Notes on fake sensors and measurement quality

One of the current challenges is the proliferation of MH-Z19B sensors of dubious originThe most obvious clue is usually the color of the plate (black instead of green or blue) and the absence of original documentation or labels. These sensors may appear functional, but their measurements may be unreliable and their durability substantially reduced. It is advisable to purchase the sensor from reputable distributors. and avoid excessive bargains on unverified platforms.

Myths and little-known aspects of the MH-Z19B

Not everything about this type of sensor is gold, and it's worth clarifying some points that often generate doubts:

• The integrated temperature sensor is not reliable for ambient measurement.: Its function is exclusively internal, to adjust the CO2 reading. Do not use it as a thermometer.
• The 'U' value reported by some commands is an internal parameter: It is not documented and does not provide useful information to the user.
• Not all range variants are physically different: It is possible, via software commands, to change the maximum detection range of the sensor, although optimal accuracy is guaranteed up to 2000 ppm.
• The quality of the power supply is crucial: On sensors like the MH-Z19C, the slightest deviation outside the 4.9–5.1V range can invalidate readings, so a good precision regulator or source is critical.

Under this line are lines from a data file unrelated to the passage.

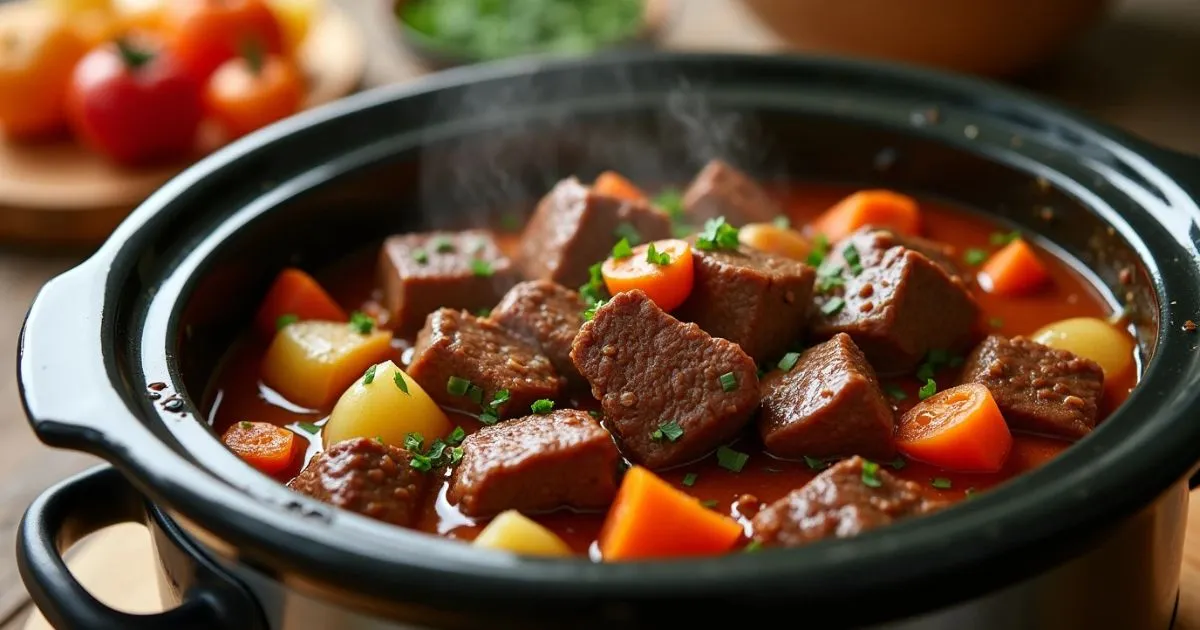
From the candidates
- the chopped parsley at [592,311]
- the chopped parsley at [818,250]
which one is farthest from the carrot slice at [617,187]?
the chopped parsley at [592,311]

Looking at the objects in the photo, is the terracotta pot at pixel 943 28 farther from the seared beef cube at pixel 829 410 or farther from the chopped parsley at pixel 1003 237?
the seared beef cube at pixel 829 410

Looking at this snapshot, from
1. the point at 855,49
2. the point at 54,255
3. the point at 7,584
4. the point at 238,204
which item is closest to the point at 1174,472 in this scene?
the point at 238,204

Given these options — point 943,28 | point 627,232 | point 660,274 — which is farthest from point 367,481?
point 943,28

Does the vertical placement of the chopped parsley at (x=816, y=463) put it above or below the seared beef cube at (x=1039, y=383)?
below

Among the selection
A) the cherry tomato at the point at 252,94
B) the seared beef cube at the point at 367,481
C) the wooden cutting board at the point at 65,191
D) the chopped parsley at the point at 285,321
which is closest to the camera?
the seared beef cube at the point at 367,481

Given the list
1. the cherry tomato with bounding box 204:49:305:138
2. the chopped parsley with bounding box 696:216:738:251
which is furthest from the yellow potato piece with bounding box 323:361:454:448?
the cherry tomato with bounding box 204:49:305:138

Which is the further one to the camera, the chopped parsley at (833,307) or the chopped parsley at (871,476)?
A: the chopped parsley at (833,307)

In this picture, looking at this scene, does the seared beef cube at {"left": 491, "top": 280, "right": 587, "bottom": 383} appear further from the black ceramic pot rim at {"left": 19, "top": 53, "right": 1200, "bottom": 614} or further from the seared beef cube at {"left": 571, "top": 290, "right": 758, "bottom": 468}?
the black ceramic pot rim at {"left": 19, "top": 53, "right": 1200, "bottom": 614}

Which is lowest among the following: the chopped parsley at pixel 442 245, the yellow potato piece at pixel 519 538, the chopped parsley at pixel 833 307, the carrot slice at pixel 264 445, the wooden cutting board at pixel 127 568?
the wooden cutting board at pixel 127 568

Sources of information and additional resources

The universe of documentation on the MH-Z19B is vast. In addition to the official datasheets which you can consult on the Winsen manufacturer's website, there are numerous blogs, forums, and GitHub repositories with examples and libraries for different microcontrollers. Among the most comprehensive sources are:

• Manufacturer datasheets: for instructions, hexadecimal commands, and more precise technical details.
• Technical blogs and forums: espEasy, Prometec, Emariete, among others, offer tutorials, comparisons, and resolution of doubts in Spanish.
• GitHub: to find updated source code and driver libraries for the MH-Z19B.

Additionally, there are active user groups in maker communities, where it's possible to share experiences, tips, and common problems.